EXCERPTED TEXT:

Recall that a perfect power has the form $x^m$ with $m,x\in\{2,3,\ldots\}$. Motivated by Fermat's result that the equation $x^4+y^4=z^2$ has no positive integer solution, here I ask the following question.
Question 1. Can $x^4+y^4+1$ with $x,y\in\mathbb N=\{0,1,2,\ldots\}$ be a perfect power?
Based on my computation, I conjecture that $x^4+y^4+1$ with $x,y\in\mathbb N$ can never be a perfect power.
Question 2. Can we find $x,y\in\mathbb N$ such that $x^4+y^4+1=\prod_{i=1}^kp_i^{a_i}$ for some $a_1,\ldots,a_k\in\{2,3,\ldots\}$ and distinct primes $p_1,\ldots,p_k$?
Via a computer I find no $x^4+y^4+1$ with $x,y\in\{0,1,\ldots,8000\}$ of the form $\prod_{i=1}^kp_i^{a_i}$ with $p_1,\ldots,p_k$ distinct primes and $a_1,\ldots,a_k\in\{2,3,\ldots\}$. Perhaps, Question 2 has a negative answer. Of course, a negative answer to Question 2 implies a negative answer to Question 1.
Your comments are welcome!

(Items in a dataset)
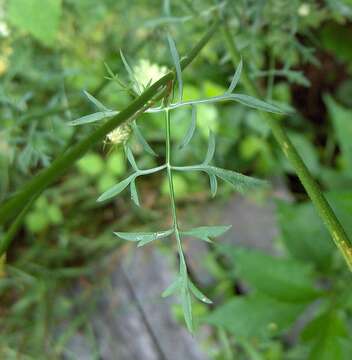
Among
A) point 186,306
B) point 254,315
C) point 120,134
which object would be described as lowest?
point 254,315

THINGS TO DO:
1. According to the forum post about $x^4+y^4+1$, why does its author suspect that Question 2 has a negative answer? Reply in one to three sentences.
2. Revise the records by replacing "Among" with "Of" and leaving everything else unchanged. Leave the pictures out of your answer.
The forum post and the records are two unrelated pieces of material.

TASK ANSWERS:
1. The author ran a computer search over all $x,y\in\{0,1,\ldots,8000\}$. The search found no value of $x^4+y^4+1$ that is a product of distinct primes each raised to an exponent of at least 2.

2.
Of
A) point 186,306
B) point 254,315
C) point 120,134
which object would be described as lowest?
point 254,315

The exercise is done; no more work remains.